Vaccines to help protect against FIV infection are now available. However, not all vaccinated cats will be protected by the vaccine, so preventing exposure will remain important. In addition, vaccination may have an impact on future FIV test results. It is important that you discuss the advantages and disadvantages of vaccination with your veterinarian to help you decide whether FIV vaccines should be administered to your cat. You should only need to vaccinate your cat against FIV if it is in the high risk group.

You have a FIV positive cat:

FIV-infected cats should be confined indoors to prevent the spread of FIV
FIV-infected cats should be spayed or neutered
They should be fed nutritionally complete and balanced diets to maintain general health and a strong immune system
Wellness visits for FIV-infected cats should be scheduled with us at least every six months. a physical examination of all body systems will be performed. We will pay special attention to the health of the gums, eyes, skin, and lymph nodes. Your cat's weight will be measured accurately and recorded, because weight loss is often the first sign of deterioration. A complete blood count, serum biochemical analysis, and a urine analysis should be performed annually. Your cats white cell count is meaningful to us and this generally drops as the disease progresses
Your home monitoring is important to us and you will need to let us know if there is any deterioration or changes in your cat's health and behavior
There is no evidence from controlled scientific studies to show that the drugs used for HIV in humans have any benefit to the longevity of your cat's life.Your cat may live months or years once the symptoms of FIV begin to show. You cannot catch HIV or AIDS from a cat that is infected with FIV. Although the virus is quite similar to human HIV, the virus is species specific and will only infect cats.
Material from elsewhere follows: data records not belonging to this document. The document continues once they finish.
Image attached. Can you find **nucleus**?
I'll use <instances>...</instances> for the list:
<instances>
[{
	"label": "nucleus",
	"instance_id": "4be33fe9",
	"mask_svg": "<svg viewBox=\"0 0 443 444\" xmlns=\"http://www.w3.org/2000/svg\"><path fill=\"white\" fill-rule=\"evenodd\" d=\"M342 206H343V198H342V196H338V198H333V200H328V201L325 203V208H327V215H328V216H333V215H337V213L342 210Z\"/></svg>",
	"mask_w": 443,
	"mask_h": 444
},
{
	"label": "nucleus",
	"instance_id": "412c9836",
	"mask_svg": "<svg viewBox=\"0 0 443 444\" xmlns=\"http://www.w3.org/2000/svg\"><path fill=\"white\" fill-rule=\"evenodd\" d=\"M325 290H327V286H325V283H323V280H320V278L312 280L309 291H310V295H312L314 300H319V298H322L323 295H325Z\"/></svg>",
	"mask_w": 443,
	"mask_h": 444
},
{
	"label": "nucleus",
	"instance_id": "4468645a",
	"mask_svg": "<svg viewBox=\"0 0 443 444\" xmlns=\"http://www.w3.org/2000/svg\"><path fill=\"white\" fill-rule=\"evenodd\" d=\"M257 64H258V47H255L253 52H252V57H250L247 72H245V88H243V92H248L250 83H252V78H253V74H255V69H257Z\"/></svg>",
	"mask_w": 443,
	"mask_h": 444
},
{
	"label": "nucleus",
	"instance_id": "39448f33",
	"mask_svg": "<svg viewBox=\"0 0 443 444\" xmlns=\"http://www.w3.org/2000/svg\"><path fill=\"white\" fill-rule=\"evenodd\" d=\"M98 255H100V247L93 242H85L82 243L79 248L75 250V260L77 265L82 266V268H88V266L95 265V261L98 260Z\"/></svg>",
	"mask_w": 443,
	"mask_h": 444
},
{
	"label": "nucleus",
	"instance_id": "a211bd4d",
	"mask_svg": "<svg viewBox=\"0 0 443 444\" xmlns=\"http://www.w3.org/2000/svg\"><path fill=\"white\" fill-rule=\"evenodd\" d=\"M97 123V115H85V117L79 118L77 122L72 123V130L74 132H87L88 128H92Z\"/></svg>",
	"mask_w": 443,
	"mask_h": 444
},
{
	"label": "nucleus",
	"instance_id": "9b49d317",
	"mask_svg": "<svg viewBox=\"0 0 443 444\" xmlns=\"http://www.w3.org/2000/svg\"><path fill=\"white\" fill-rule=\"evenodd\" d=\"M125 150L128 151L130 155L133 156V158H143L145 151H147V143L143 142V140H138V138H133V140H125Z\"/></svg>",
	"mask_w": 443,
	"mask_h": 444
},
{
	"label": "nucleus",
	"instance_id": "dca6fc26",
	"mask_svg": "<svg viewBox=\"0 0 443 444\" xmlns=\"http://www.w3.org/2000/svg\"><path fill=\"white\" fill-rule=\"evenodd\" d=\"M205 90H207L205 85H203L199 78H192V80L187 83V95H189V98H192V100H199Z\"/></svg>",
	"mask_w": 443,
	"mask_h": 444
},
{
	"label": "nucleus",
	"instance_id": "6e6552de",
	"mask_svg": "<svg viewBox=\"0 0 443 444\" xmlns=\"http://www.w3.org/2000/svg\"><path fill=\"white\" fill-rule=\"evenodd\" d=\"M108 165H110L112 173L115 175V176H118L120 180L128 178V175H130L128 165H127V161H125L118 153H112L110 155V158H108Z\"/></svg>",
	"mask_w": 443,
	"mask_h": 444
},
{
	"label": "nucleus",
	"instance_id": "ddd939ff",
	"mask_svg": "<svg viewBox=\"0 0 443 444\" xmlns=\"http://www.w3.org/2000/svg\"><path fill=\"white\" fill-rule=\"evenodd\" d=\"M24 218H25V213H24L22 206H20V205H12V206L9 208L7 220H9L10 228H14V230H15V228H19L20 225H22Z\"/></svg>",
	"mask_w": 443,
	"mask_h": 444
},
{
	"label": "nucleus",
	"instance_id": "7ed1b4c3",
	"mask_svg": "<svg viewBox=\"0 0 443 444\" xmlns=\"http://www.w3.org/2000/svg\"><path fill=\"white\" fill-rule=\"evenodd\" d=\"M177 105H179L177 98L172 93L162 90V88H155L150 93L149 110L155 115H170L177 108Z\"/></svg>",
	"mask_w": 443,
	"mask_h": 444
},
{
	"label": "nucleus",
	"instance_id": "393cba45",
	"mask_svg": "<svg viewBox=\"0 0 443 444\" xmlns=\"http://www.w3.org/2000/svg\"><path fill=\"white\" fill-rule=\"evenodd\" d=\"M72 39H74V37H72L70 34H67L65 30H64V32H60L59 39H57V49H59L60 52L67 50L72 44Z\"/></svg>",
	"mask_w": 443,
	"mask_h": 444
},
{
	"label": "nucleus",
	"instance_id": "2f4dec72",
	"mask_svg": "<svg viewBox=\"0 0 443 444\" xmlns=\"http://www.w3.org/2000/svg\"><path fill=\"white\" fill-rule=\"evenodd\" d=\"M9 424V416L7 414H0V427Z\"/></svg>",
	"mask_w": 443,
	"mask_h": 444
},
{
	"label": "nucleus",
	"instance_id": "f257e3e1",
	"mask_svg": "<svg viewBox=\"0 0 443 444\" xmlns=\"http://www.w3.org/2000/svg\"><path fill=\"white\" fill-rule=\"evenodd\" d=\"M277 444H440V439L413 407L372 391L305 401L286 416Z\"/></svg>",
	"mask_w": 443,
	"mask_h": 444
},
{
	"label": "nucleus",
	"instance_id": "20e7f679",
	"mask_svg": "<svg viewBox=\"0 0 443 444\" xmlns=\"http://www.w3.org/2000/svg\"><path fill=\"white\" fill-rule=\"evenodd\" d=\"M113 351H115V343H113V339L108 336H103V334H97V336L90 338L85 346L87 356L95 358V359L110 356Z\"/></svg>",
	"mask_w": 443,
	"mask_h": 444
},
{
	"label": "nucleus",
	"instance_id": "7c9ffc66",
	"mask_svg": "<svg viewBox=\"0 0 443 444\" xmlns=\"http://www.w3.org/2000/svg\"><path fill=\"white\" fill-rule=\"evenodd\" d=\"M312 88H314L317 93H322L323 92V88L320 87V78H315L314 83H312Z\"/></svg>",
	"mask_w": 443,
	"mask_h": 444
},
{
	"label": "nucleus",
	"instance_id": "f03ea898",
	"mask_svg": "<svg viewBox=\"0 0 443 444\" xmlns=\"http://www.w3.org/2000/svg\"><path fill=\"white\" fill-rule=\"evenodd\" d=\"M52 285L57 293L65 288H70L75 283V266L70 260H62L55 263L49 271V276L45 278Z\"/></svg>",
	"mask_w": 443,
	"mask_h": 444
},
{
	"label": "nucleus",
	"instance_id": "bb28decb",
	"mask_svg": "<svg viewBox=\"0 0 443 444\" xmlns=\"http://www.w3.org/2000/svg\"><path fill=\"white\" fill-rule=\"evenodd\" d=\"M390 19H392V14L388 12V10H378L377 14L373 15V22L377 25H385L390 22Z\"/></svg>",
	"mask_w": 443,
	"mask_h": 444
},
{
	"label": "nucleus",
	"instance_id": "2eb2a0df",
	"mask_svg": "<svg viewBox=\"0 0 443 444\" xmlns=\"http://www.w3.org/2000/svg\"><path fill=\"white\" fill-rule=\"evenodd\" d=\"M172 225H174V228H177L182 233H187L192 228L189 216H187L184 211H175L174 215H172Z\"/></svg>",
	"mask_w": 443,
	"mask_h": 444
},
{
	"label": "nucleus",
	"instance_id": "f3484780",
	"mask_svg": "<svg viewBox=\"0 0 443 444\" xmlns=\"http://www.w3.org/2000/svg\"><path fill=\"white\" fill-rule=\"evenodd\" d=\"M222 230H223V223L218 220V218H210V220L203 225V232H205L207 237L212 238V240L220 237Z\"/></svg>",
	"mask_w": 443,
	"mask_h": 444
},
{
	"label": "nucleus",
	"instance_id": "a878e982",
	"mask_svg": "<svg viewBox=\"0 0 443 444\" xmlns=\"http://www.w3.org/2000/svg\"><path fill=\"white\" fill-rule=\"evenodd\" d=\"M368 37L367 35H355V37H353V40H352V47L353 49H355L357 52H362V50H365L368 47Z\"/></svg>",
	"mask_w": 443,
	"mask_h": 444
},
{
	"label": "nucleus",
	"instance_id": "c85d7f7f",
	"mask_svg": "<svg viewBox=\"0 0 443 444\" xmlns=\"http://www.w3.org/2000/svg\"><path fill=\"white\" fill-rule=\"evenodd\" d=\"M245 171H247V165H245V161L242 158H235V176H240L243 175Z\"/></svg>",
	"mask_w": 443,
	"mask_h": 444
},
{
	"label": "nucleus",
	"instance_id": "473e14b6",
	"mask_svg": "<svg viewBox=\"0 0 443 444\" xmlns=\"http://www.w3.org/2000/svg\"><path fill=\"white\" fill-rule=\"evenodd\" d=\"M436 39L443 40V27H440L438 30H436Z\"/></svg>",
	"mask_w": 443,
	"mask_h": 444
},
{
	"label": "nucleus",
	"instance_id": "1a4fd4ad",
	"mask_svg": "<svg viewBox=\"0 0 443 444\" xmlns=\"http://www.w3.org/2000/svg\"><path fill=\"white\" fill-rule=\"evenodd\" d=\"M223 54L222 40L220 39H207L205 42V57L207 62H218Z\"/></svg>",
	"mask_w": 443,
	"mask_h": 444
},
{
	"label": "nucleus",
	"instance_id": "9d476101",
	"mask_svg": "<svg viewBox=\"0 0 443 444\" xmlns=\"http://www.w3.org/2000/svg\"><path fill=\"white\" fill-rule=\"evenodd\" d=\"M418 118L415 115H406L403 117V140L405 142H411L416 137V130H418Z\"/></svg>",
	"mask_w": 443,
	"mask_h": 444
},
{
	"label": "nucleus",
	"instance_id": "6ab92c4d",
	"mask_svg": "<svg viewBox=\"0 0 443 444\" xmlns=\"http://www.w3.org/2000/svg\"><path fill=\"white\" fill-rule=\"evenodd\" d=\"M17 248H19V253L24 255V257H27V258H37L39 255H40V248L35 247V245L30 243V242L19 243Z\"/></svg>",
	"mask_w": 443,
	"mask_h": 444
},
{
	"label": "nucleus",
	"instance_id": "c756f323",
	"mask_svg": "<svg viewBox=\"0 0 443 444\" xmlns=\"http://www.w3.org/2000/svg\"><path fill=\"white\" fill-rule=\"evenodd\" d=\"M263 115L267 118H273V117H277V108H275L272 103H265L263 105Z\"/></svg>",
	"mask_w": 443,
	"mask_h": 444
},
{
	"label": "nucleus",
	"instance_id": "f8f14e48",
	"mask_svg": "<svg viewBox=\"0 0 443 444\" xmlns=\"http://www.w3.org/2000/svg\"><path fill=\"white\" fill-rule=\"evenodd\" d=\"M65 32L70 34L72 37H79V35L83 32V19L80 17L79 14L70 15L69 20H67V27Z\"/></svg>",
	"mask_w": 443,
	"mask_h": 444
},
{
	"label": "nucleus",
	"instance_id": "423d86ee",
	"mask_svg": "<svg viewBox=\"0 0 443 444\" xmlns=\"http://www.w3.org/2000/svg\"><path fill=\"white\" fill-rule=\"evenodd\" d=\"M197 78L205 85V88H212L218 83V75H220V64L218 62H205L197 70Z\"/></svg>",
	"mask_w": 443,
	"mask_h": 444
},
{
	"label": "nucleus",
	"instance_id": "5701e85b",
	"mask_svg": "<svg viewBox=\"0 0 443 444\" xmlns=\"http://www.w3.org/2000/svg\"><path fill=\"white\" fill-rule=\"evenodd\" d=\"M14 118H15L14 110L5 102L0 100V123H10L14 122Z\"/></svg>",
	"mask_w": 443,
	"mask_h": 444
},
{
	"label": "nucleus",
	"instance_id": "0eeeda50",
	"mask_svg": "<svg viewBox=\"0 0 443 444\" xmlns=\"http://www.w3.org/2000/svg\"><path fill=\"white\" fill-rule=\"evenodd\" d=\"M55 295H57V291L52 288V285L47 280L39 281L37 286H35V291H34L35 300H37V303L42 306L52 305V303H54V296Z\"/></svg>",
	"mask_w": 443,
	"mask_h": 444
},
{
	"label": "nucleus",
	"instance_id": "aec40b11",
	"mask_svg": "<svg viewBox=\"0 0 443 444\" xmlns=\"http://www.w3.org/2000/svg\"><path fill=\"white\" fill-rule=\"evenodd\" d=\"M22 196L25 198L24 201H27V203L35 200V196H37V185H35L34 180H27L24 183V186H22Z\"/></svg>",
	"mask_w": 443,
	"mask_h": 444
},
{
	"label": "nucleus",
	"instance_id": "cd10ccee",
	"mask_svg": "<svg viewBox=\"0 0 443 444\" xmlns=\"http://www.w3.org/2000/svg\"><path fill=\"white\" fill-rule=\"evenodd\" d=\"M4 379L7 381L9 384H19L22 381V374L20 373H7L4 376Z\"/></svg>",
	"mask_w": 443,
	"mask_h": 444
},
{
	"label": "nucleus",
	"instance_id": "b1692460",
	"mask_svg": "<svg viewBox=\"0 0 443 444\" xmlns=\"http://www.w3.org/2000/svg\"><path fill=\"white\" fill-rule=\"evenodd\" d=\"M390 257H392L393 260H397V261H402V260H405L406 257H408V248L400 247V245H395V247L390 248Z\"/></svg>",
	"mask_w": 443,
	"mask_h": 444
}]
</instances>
The way the virus works to destroy the immune system is quite similar in humans and cats


Your cat may live months or years once the symptoms of FIV begin to show.

You cannot catch HIV or AIDS from a cat that is infected with FIV

Although the virus is quite similar to human HIV, the virus is species specific and will only infect cats. The way the virus works to destroy the immune system is quite similar in humans and cats.